Exercise prompt
Rewrite the lines from the one containing "The scene photographed" through the one containing "Answer: point (268, 277)", changing "closest" to "nearest" and leaving everything else as it is.

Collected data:
= = = =
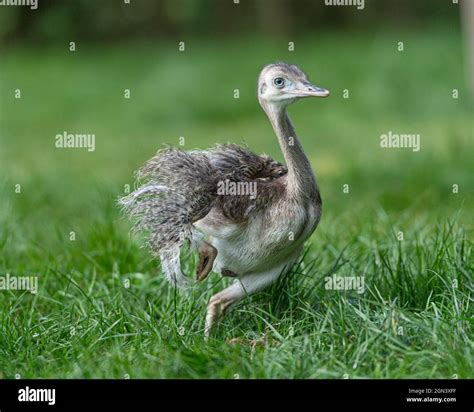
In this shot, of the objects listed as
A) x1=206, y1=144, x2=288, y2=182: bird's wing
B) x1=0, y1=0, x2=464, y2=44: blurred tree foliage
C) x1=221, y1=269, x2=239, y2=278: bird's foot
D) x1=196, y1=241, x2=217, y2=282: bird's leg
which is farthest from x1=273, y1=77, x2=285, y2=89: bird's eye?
x1=0, y1=0, x2=464, y2=44: blurred tree foliage

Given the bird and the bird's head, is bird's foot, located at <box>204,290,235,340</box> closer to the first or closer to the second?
the bird

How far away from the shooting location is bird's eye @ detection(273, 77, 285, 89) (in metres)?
4.56

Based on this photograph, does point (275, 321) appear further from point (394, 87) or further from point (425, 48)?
point (425, 48)

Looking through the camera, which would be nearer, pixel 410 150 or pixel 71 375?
pixel 71 375

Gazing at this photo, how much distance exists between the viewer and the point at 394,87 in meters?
12.6

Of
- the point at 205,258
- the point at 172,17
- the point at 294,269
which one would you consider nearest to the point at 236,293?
the point at 205,258

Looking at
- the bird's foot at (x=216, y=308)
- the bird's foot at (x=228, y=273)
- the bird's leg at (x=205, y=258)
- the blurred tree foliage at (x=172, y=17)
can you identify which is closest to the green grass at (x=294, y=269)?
the bird's foot at (x=216, y=308)

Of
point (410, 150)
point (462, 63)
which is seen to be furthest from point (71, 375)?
point (462, 63)

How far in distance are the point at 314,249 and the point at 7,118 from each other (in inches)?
307

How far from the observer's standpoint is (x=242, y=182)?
4680mm

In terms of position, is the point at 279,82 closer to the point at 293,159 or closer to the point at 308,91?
the point at 308,91

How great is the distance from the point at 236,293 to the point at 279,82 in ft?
3.30

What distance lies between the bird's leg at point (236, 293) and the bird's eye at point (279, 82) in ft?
2.80
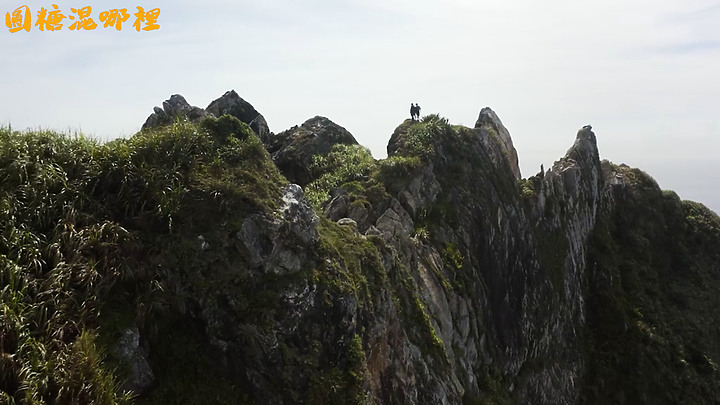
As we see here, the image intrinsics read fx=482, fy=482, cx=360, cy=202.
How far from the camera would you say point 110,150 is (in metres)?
13.9

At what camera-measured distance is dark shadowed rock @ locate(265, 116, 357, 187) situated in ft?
104

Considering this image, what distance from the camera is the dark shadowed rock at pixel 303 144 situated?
104ft

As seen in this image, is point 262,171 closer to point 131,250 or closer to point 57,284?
point 131,250

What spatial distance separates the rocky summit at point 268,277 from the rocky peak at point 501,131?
463 centimetres

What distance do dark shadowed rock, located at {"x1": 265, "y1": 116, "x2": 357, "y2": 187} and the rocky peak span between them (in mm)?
10250

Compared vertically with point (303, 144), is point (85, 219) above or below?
below

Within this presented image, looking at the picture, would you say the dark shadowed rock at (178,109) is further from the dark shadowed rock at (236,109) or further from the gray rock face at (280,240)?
the gray rock face at (280,240)

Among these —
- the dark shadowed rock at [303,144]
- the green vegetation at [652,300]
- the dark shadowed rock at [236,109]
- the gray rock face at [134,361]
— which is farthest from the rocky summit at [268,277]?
the dark shadowed rock at [236,109]

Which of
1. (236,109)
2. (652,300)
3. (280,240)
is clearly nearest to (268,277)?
(280,240)

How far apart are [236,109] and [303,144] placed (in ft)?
23.4

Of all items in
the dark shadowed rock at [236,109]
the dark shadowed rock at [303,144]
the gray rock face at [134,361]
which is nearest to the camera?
the gray rock face at [134,361]

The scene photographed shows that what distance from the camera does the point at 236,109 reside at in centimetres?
3638

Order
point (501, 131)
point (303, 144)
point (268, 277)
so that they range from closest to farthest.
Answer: point (268, 277) < point (303, 144) < point (501, 131)

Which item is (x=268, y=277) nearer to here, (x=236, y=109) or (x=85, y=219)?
(x=85, y=219)
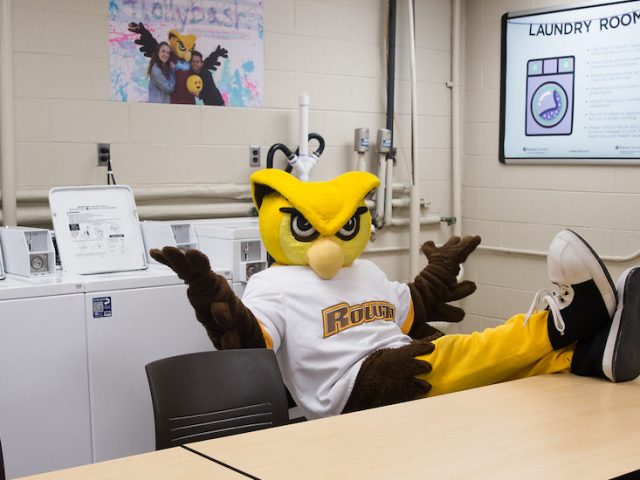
= = = =
Output for this exercise
The scene photographed shows that what distance from the camera does the point at 236,109 reside at in centimetres?
3638

Order
point (501, 131)
point (303, 144)
point (268, 277)
so that they range from nearest to farthest.
Answer: point (268, 277) < point (303, 144) < point (501, 131)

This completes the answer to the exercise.